* INFORMATION SUPPLIED:

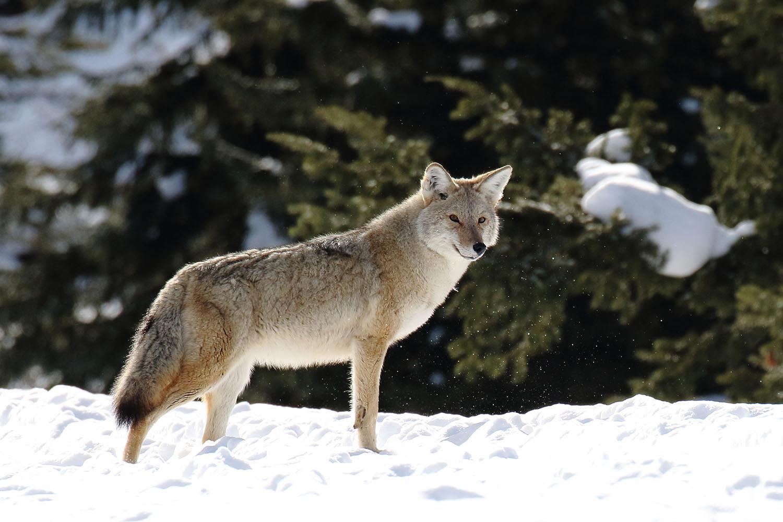 Un hiver dans le Yellowstone – Episode 5 – Entre Chien et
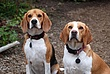 Dexter and Molly 02.jpg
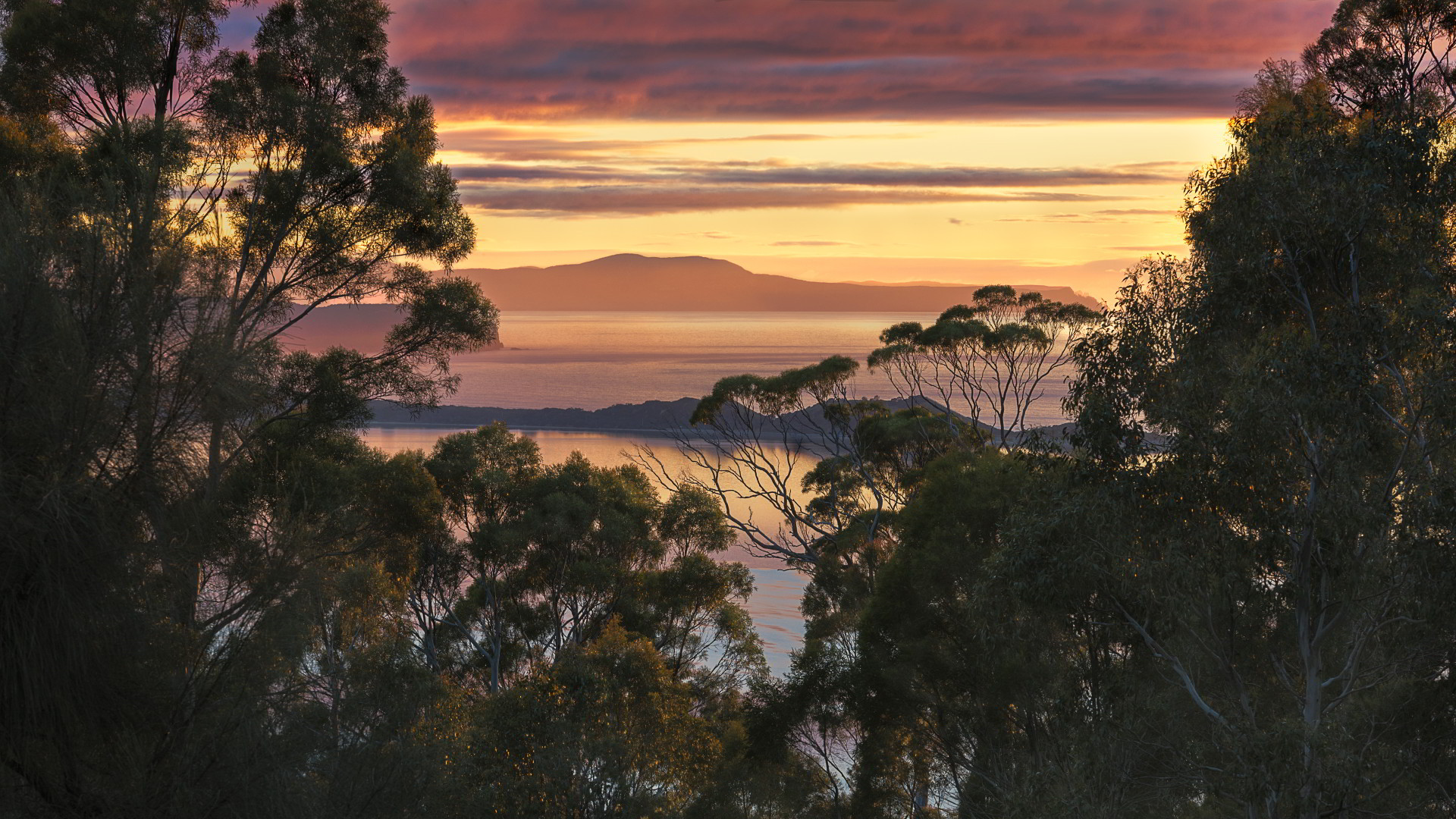Pastel skies over Bruny Island Neck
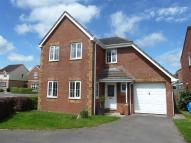 Detached property to rent in Cross Parks, Cullompton...
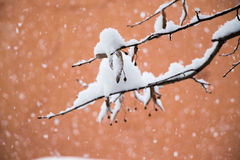 White winter background with snowy branches. White winter background with a snowy branches Royalty Free Stock Photos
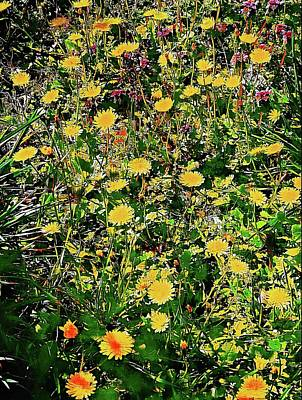 Photograph - A Sea Of Yellow Blooms by Dorothy Berry-Lound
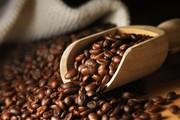 Giá cà phê hôm nay 12/3: Đi ngang trong khoảng 32.700 - 33.400 đồng/kg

* TRY IT:
Please reproduce the listing exactly, leaving out any pictures.

* FINAL ANSWER:
 Un hiver dans le Yellowstone – Episode 5 – Entre Chien et
 Dexter and Molly 02.jpg
Pastel skies over Bruny Island Neck
 Detached property to rent in Cross Parks, Cullompton...
 White winter background with snowy branches. White winter background with a snowy branches Royalty Free Stock Photos
 Photograph - A Sea Of Yellow Blooms by Dorothy Berry-Lound
 Giá cà phê hôm nay 12/3: Đi ngang trong khoảng 32.700 - 33.400 đồng/kg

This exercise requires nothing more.